The method is relevant for many types of batteries. After the structure is washed, you need to pour a new electrolyte into it and put the battery on charge. The charger must be turned on for 24 hours.
Then produced cyclic charging the device - 6 hours daily for 10 days. At the same time, we note that the charger itself should have such properties - the voltage parameter should be no more than 16 volts and not less than 14. As for the current strength, the indicator should be no more than 10 amperes.
Reverse charging
How to recover car battery? To do this, you can use the method reverse charging... It is quite possible to carry out the procedure at home, but this will require a sufficiently powerful power source, for example, a welding machine. The device that you will use must have a voltage of at least 20 volts, while its current must be at least 80 amperes. After removing the equipment, it is necessary to unscrew the plugs on top of the battery structure and perform the reverse charging procedure.
To accomplish this task, connect the positive output of the charging equipment to the negative terminal of the battery. The negative output of the charger is connected to the positive. If everything is done correctly, the procedure will increase the battery life by several years.
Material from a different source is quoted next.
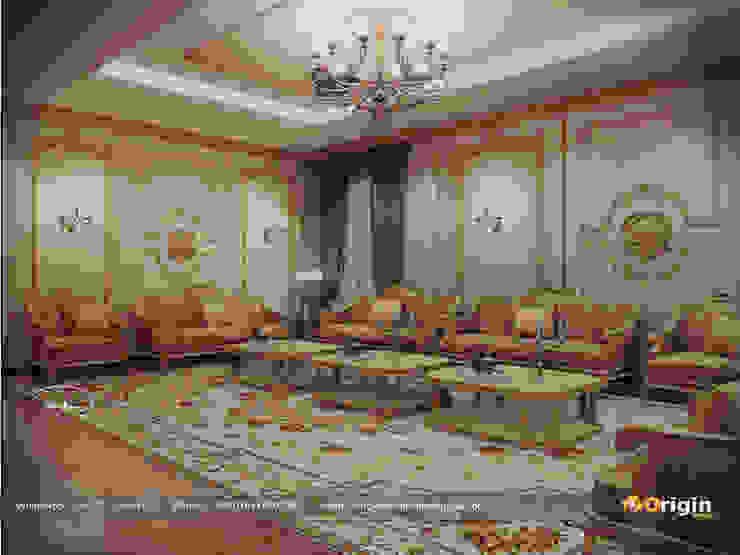 Classic Majlis من origindesign.design حداثي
Note that the car battery may boil while charging, so don't worry. The device should be charged for exactly 30 minutes, no more and no less. After that, the electrolyte must be drained from the structure, and the device itself must be rinsed with hot water. When all the steps are completed, a new electrolyte can be poured into the structure. Upon completion of these actions, the battery will need to be connected to a conventional charger (the current parameter of which should not exceed 15 amperes) and charge the device for the next 24 hours.
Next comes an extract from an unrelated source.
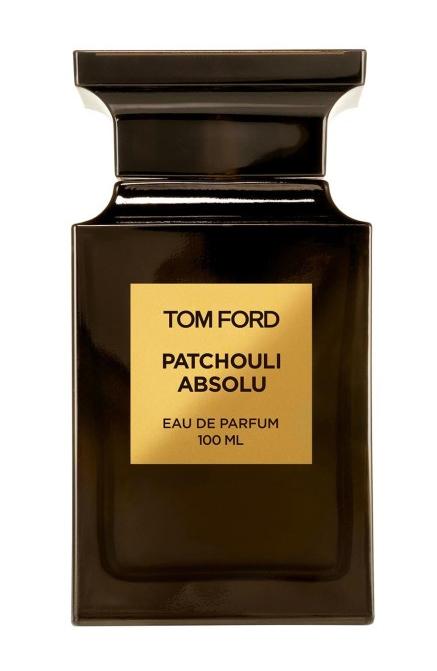 patchouli absolu tom ford perfume a fragrance for women. Black Bedroom Furniture Sets. Home Design Ideas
Charge recovery in distilled water
If you are not sure how to restore the battery and which method to use for this, we offer another option. Using it, you can restore the device to work in less than 60 minutes. If the car battery is completely discharged, it will need to be charged in advance. The old electrolyte must be completely drained from the charged battery by first unscrewing the plugs on the cover, after which the structure can be rinsed with water. As in the previous cases, it is better to use a distillate for this.
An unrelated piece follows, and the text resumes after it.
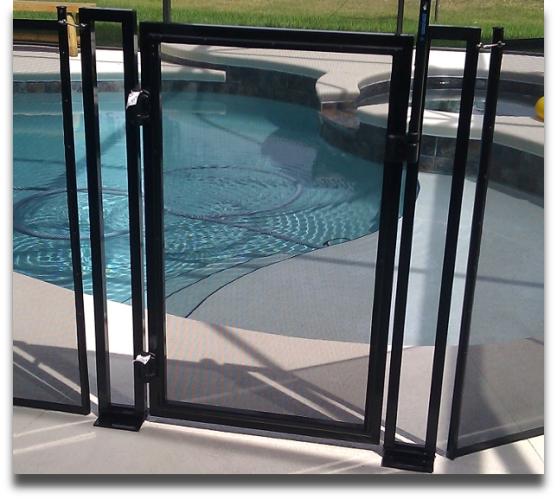 Pool safety baby barrier fence of central florida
After the battery is charged and flushed, a special ammonia-type Trilon B solution should be poured into the structure. The solution contains 2% trilon and 5% ammonia. With the help of a liquid, a desulfation procedure is carried out, which takes no more than an hour. As the battery recovers, it will be possible to notice the release of gas from its structure, which is also accompanied by minor splashes that will appear on the surface. These gases are harmless to the body and human health, but it is better to place the battery in a ventilated room. When the system stops emitting gas, this will indicate the termination of the desulfation process.
When the steps are completed, the structure must be rinsed with distilled water - rinsing is carried out several times. After flushing, the device must be filled with electrolyte of the appropriate density. The device needs to be charged again and after that it can be considered restored. In general, the procedure for charging and restoring the battery's performance is not complicated; even an inexperienced car enthusiast can handle it.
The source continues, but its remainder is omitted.